Tesco has sent a message to a summit of world business leaders in New York that politicians need to regain their focus on tackling food waste, as the supermarket leads calls for a UK government u-turn on its decision to axe plans for mandatory reporting.
Speaking as UN and business leaders met in New York for the Champions 12.3 summit, CEO Ken Murphy said there needed to be “global action across supply chains” led by governments across the world.
The United Nations’ Sustainable Development Goal 12.3 calls for countries to cut food waste at the retail and consumer level by half by 2020.
Tesco is a founder member of the group and was the first supermarket to begin reporting its food waste figures, in 2013, though Murphy was not among the delegates today.
At the event last year, Tesco announced it was accelerating its plans to halve its operations’ food waste by 2025, five years ahead of the Champions 12.3 and UN target.
Today, Murphy said to turn the tide on food waste there needed to be more joined-up action.
More than 100 of Tesco’s suppliers have agreed to disclose their food waste data, but Murphy said to hit the target there needed to be global action across supply chains.
“We’re proud of the action we’re taking in our own operations, with our customers and with our suppliers, but there’s more that we can all do to drive long-lasting change,” he said. “Today, Tesco is calling on others to report their own food waste data and help turn the tide on the amount of food waste that is produced around the world.
“We need global action across supply chains and government leaders to remain focused on supporting the industry and educating consumers, so that we continue to ensure no good food goes to waste.”

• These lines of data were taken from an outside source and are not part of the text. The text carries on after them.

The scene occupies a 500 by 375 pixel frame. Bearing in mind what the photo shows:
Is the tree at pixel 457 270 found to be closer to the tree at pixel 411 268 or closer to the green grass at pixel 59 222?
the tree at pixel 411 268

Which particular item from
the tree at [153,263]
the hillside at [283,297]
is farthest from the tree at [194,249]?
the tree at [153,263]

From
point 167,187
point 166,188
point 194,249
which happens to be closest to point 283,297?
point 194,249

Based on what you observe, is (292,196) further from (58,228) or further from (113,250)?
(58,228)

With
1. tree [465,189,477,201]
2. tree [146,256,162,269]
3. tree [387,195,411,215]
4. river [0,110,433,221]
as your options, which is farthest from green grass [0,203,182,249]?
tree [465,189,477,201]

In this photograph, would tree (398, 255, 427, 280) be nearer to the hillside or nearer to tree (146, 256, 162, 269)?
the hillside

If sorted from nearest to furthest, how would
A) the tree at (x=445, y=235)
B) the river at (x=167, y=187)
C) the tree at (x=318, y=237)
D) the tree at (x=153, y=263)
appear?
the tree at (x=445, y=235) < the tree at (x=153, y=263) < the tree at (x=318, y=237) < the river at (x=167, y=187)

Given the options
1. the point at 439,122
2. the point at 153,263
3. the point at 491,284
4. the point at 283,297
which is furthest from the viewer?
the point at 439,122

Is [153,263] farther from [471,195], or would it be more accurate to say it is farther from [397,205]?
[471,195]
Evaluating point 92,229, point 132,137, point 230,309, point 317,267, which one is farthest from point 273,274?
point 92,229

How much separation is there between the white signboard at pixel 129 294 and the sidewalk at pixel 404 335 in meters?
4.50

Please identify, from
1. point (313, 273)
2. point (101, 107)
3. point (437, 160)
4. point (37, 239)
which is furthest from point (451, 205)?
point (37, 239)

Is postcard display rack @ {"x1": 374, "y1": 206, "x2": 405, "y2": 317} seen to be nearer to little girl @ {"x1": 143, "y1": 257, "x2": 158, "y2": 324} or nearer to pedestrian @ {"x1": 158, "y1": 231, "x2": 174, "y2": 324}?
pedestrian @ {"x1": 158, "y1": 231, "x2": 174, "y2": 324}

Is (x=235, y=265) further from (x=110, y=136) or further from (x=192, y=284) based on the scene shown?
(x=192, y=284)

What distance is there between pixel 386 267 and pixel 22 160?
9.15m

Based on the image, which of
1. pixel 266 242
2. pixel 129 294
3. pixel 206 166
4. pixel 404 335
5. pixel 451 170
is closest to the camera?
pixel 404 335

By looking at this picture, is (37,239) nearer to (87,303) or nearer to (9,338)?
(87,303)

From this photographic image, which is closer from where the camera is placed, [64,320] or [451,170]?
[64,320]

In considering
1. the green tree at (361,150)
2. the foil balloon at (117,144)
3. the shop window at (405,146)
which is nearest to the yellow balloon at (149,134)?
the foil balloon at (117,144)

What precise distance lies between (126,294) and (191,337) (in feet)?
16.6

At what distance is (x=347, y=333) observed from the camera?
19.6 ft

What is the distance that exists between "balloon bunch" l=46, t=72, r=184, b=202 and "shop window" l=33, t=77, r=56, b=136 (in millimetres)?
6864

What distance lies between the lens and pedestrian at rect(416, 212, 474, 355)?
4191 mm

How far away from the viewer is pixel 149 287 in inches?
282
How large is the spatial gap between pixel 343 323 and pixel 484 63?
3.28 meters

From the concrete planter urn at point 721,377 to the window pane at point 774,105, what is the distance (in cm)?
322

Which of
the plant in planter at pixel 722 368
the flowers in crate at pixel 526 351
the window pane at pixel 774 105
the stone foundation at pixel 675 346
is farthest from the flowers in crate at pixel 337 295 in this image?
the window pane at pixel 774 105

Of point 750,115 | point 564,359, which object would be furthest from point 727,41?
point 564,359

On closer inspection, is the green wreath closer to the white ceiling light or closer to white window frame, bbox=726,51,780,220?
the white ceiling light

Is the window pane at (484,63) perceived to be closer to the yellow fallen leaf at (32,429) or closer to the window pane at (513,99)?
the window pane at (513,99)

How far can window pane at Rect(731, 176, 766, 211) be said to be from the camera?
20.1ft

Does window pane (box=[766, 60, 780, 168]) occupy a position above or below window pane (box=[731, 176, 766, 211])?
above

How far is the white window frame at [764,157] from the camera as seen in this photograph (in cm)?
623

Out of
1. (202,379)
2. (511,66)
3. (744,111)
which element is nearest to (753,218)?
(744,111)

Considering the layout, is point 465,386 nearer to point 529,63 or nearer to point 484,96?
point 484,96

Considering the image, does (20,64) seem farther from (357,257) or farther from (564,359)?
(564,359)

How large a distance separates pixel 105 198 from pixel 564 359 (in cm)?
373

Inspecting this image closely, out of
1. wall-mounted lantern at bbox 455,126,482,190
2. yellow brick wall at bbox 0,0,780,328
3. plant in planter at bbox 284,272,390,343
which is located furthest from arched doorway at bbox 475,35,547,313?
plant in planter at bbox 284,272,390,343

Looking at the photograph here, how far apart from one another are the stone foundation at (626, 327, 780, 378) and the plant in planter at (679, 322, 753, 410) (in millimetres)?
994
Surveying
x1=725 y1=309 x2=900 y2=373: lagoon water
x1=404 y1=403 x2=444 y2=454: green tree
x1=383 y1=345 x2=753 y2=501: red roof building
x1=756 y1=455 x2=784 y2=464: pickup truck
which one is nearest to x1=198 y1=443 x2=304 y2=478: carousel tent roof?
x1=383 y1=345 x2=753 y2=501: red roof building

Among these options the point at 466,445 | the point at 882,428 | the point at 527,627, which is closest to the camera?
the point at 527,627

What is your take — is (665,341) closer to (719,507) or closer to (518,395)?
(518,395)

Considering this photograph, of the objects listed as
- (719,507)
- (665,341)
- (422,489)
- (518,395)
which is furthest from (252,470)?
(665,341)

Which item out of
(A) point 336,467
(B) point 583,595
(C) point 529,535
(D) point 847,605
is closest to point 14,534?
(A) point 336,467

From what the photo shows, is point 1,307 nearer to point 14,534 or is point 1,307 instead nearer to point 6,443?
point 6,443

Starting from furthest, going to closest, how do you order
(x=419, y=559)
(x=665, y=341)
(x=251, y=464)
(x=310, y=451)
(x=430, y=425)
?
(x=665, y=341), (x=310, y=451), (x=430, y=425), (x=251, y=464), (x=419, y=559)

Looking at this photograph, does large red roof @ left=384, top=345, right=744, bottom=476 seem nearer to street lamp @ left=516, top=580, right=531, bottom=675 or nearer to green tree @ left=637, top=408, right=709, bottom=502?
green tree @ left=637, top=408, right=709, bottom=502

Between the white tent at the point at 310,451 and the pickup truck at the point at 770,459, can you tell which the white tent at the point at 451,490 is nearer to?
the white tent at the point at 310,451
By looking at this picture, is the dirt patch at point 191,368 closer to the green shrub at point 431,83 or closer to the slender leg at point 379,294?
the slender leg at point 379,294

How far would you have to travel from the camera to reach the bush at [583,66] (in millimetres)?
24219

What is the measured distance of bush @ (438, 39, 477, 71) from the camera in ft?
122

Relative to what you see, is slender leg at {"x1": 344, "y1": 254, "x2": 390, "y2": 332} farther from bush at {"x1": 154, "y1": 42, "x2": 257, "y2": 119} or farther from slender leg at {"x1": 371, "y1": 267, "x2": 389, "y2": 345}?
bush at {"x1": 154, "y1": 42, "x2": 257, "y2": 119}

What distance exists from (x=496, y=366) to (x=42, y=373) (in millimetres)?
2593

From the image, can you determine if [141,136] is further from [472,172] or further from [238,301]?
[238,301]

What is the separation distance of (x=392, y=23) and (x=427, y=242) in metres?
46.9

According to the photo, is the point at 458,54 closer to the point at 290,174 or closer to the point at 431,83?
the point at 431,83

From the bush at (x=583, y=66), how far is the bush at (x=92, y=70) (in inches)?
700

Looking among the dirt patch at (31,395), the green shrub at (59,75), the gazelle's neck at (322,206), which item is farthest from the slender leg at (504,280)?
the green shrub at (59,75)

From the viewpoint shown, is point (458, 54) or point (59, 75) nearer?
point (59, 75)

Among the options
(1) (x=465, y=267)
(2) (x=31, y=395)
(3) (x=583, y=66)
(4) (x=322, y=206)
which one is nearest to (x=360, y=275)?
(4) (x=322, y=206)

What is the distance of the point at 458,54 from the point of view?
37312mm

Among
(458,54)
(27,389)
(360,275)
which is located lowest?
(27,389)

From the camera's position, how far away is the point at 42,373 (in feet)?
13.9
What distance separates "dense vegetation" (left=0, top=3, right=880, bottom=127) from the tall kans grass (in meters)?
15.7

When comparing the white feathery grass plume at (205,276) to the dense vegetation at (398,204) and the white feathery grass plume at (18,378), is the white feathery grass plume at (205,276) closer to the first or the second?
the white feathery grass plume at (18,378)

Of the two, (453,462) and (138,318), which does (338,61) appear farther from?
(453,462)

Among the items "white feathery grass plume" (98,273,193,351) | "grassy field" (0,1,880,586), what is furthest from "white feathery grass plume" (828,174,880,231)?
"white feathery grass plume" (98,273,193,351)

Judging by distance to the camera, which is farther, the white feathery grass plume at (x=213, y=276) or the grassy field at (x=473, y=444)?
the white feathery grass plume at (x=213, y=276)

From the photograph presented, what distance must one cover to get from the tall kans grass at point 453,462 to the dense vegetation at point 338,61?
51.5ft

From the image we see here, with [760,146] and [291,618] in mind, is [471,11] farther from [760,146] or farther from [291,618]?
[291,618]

Last week, campaign group Feedback announced it was to launch legal proceedings against Defra after the government confirmed it was ditching plans to make food waste reporting mandatory.
The Grocer revealed in July that ministers had backtracked on mandatory reporting because of fears over the cost to businesses and the impact on food prices.
That is despite the plans first being proposed by Michael Gove in 2018.
The Grocer also revealed in March that, prior to Defra’s decision, the landmark commitment by retailers and suppliers to tackle food waste had to be relaunched, and some of its ambitions watered down, after it failed to hit key targets because of the pandemic and cost of living crisis.
At the time, Wrap and IGD, which launched the Food Waste Reduction Roadmap in 2018, put the blame for a lack of sign-up on government for delaying its promised introduction of mandatory reporting on food waste.
Although around a third of major food and drink companies have signed up to the roadmap, Wrap told The Grocer the industry needed to act “much further and much faster” if it was to achieve its target of halving food waste by 2030, in line with the UN goal.
Some 300 food businesses have signed up to the roadmap, including all the major grocery retailers. Plans for 75% of large businesses to be “targeting, measuring and acting” on food waste by the end of 2022 were missed.
Prime minister Rishi Sunak has since embarked on a series of backtracks on government environmental targets, claiming they will worsen the cost of living crisis.